** START Task input **

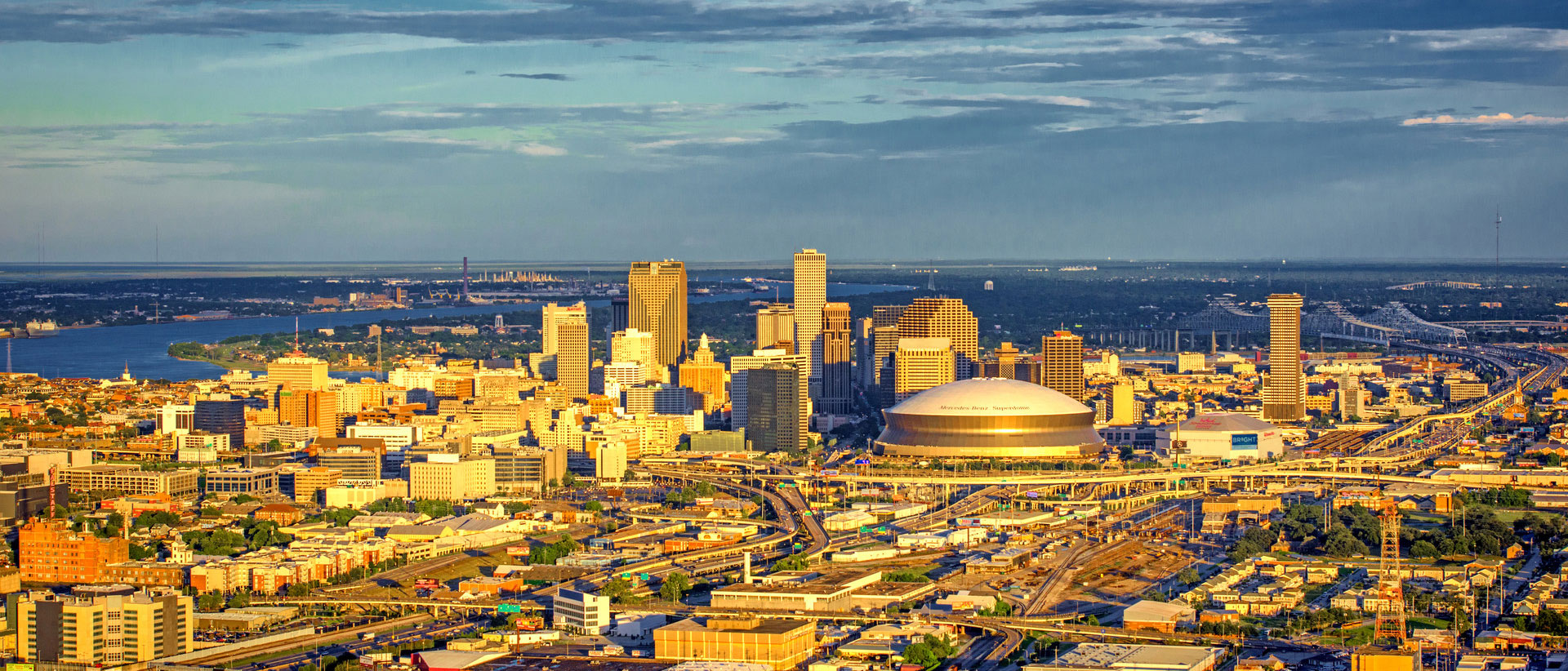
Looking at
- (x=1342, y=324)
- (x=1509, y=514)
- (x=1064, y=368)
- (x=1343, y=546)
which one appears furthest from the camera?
(x=1342, y=324)

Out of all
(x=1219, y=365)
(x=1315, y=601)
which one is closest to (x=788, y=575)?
(x=1315, y=601)

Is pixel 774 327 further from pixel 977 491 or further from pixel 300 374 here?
pixel 977 491

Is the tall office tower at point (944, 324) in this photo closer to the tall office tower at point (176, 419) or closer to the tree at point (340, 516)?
the tall office tower at point (176, 419)

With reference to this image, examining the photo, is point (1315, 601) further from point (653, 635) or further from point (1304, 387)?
point (1304, 387)

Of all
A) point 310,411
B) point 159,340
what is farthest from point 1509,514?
point 159,340

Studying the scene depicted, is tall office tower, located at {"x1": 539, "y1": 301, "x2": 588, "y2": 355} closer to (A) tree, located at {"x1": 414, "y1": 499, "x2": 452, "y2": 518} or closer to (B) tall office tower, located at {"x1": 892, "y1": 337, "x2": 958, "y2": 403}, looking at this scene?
(B) tall office tower, located at {"x1": 892, "y1": 337, "x2": 958, "y2": 403}

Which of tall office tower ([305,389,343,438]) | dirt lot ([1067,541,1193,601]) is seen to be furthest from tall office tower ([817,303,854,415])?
dirt lot ([1067,541,1193,601])

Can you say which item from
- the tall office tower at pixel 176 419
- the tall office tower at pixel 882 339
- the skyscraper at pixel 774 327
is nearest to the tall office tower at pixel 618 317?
the skyscraper at pixel 774 327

** END Task input **

Reproduce all of the rows above word for word, leaving out the picture.

» Output for this task
Looking at
- (x=1342, y=324)
- (x=1509, y=514)
- (x=1064, y=368)
- (x=1343, y=546)
which one appears furthest from the camera?
(x=1342, y=324)

Out of all
(x=1219, y=365)
(x=1315, y=601)
which one is closest to (x=788, y=575)?
(x=1315, y=601)

Is pixel 774 327 further from pixel 977 491 or further from pixel 300 374 here?
pixel 977 491

Is the tall office tower at point (944, 324) in this photo closer to the tall office tower at point (176, 419) or closer to the tree at point (340, 516)?
the tall office tower at point (176, 419)

With reference to this image, examining the photo, is point (1315, 601) further from point (653, 635) or further from point (1304, 387)?
point (1304, 387)

Of all
A) point 310,411
B) point 159,340
what is farthest from point 1509,514?
point 159,340

Studying the scene depicted, is tall office tower, located at {"x1": 539, "y1": 301, "x2": 588, "y2": 355} closer to (A) tree, located at {"x1": 414, "y1": 499, "x2": 452, "y2": 518} or closer to (B) tall office tower, located at {"x1": 892, "y1": 337, "x2": 958, "y2": 403}, looking at this scene?
(B) tall office tower, located at {"x1": 892, "y1": 337, "x2": 958, "y2": 403}

Which of tall office tower ([305,389,343,438]) | dirt lot ([1067,541,1193,601]) is seen to be furthest from tall office tower ([817,303,854,415])?
dirt lot ([1067,541,1193,601])

Can you say which item from
- the tall office tower at pixel 176 419
- the tall office tower at pixel 882 339
- the skyscraper at pixel 774 327
is nearest to the tall office tower at pixel 618 317?
the skyscraper at pixel 774 327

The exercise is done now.